> _Text extract_

---

#you just keep track of how much time has

1 messages · Page 1 of 1 (latest)

scenic patio
#

Means I need to keep track of how much time elapsed since it started the playback...right?

nimble sand
#

yeah, pretty much

#

I can try and dig up the code I used for the demo I linked, but I'm not sure I have it anymore - only really relevant if you're using python anyway

scenic patio
#

Yes please, I am developing iOS App but even python code will help me getting some idea. Really thanks for the info @nimble sand

nimble sand
#

@scenic patio I've actually lost the code I used for that demo, but on a theoretical level it's pretty simple:

  1. You track at what time you started playing back the very first audio chunk.
  2. When you receive a websocket message that contains transcript, you add the end time of the previous transcript. This makes it so you build out a transcript of the entire audio file, rather than the time resetting to 0 on every transcript.
  3. You use the modified timestamps from step 2 to show the words depending on the time tracked in step 1

Here's the python code I use to adjust the timestamps:

data = json.loads(self.connection.recv()) #Wait for a new websocket message
alignment_data = data.get("normalizedAlignment", None)
if alignment_data is not None:
    #This format change is just for the sake of making the data easier to parse.

---

> _Dataset content_
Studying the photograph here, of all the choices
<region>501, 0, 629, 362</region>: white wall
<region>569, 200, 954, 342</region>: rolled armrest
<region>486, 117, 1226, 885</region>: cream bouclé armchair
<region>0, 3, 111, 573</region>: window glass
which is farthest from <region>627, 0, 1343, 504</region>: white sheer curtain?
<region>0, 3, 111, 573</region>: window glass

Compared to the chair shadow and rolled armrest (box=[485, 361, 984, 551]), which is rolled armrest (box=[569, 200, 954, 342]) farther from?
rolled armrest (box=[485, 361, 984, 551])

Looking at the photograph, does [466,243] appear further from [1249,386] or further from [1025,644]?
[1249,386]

---

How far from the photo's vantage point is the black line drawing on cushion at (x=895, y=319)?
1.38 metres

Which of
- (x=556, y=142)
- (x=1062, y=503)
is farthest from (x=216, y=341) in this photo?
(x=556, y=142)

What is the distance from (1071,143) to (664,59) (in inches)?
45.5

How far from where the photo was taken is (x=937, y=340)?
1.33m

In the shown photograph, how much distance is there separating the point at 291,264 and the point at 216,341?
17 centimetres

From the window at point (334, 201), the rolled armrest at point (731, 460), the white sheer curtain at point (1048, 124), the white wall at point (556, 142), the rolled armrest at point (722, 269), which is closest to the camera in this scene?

---

> _Exercise objective_
Continue the forum thread on syncing transcript timestamps with audio playback, starting right after its last line.

> _Task result_
    formatted_list = list()
    for i in range(len(alignment_data["chars"])):
        new_char = {
            "character": alignment_data["chars"][i],
            "start_time_ms": alignment_data["charStartTimesMs"][i] + self._current_audio_ms,    #Add self._current_audio_ms to each timestamp
            "duration_ms": alignment_data["charDurationsMs"][i]
        }
        formatted_list.append(new_char)
    
    #Update self._current_audio_ms (it's initialized as 0 at the very beginning of the streaming)
    self._current_audio_ms = formatted_list[-1]["start_time_ms"] + formatted_list[-1]["duration_ms"]
scenic patio
nimble sand
#

ideally it shouldn't buffer

#

but with multilingual v2, it can happen

scenic patio
#

We have "eleven_monolingual_v1"

nimble sand
#

what you can probably do then might be to detect when buffering is happening and "pause" the timer ticking up to compensate

nimble sand
scenic patio
#

Exactly, if it's buffering, we can pause the timer

nimble sand
#

I personally haven't even tried implementing that since buffering is so rare, but I'm sure it's doable

scenic patio
#

Thanks @nimble sand

scenic patio
#

@nimble sand How frequently you call player observer?

#

I mean how much time per second, you refresh display?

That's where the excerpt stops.